* Extrait du texte:
Originaire de région parisienne, diplômée de l’école de commerce SKEMA, Anissa Bouderraoui est arrivée à New York il y a un peu plus de dix ans. Frustrée par la lenteur d’évolution de carrière dans l’Hexagone, la jeune femme a traversé l’Atlantique en quête d’une aventure professionnelle plus intense et stimulante. Placée sous le signe du mérite et non du plafond de verre. C’est sa propre maternité qui lui a donné l’impulsion entrepreneuriale. Au pays des possibles, et en pleine pandémie, Anissa Bouderraoui a ouvert Bilingual Bébé, une école maternelle bilingue en ligne, à New York. Portrait de cette femme leader.
Originaire des Yvelines, un bac scientifique en poche, la brillante Anissa Bouderraoui est acceptée en classe préparatoire HEC, puis à la très courtisée SKEMA business school. Elle commence sa carrière dans le contrôle de gestion. D’abord chez Habitat, la célèbre et chic enseigne française de meubles design puis, chez Orangina Schweppes. Ces cinq années de vie professionnelle lui font prendre conscience de la lenteur d’évolution de carrière à laquelle elle va être confrontée en France. Être une femme en entreprise n’est pas non plus chose aisée. Le fameux plafond de verre... Aventurière, volontaire, passionnée, elle décide de choisir un monde professionnel qui lui semble meilleur. Basé sur le mérite et non sur de savants tableaux propres aux Ressources Humaines en France. « J’avais envie de dynamisme et j’avais aussi très envie de venir aux États-Unis. Je voulais venir ici faire de grandes choses » explique la jeune femme. Et de rajouter « je suis arrivée à New York en 2010, avec un visa J1 et un stage ». Cadre en France, elle accepte un retour en arrière tant de statut que de salaire. Au pays du rêve américain, il faut savoir commencer en bas de l ‘échelle. « Je me suis donnée six mois pour trouver autre chose » explique Anissa. Pari tenu !

* Énoncé:
D'après l'extrait sur Anissa Bouderraoui, dans quelles entreprises a-t-elle commencé sa carrière en contrôle de gestion ?

* Données:
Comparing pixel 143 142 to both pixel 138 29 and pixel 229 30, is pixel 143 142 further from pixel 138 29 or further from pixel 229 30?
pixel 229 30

* Réponse:
Chez Habitat, puis chez Orangina Schweppes.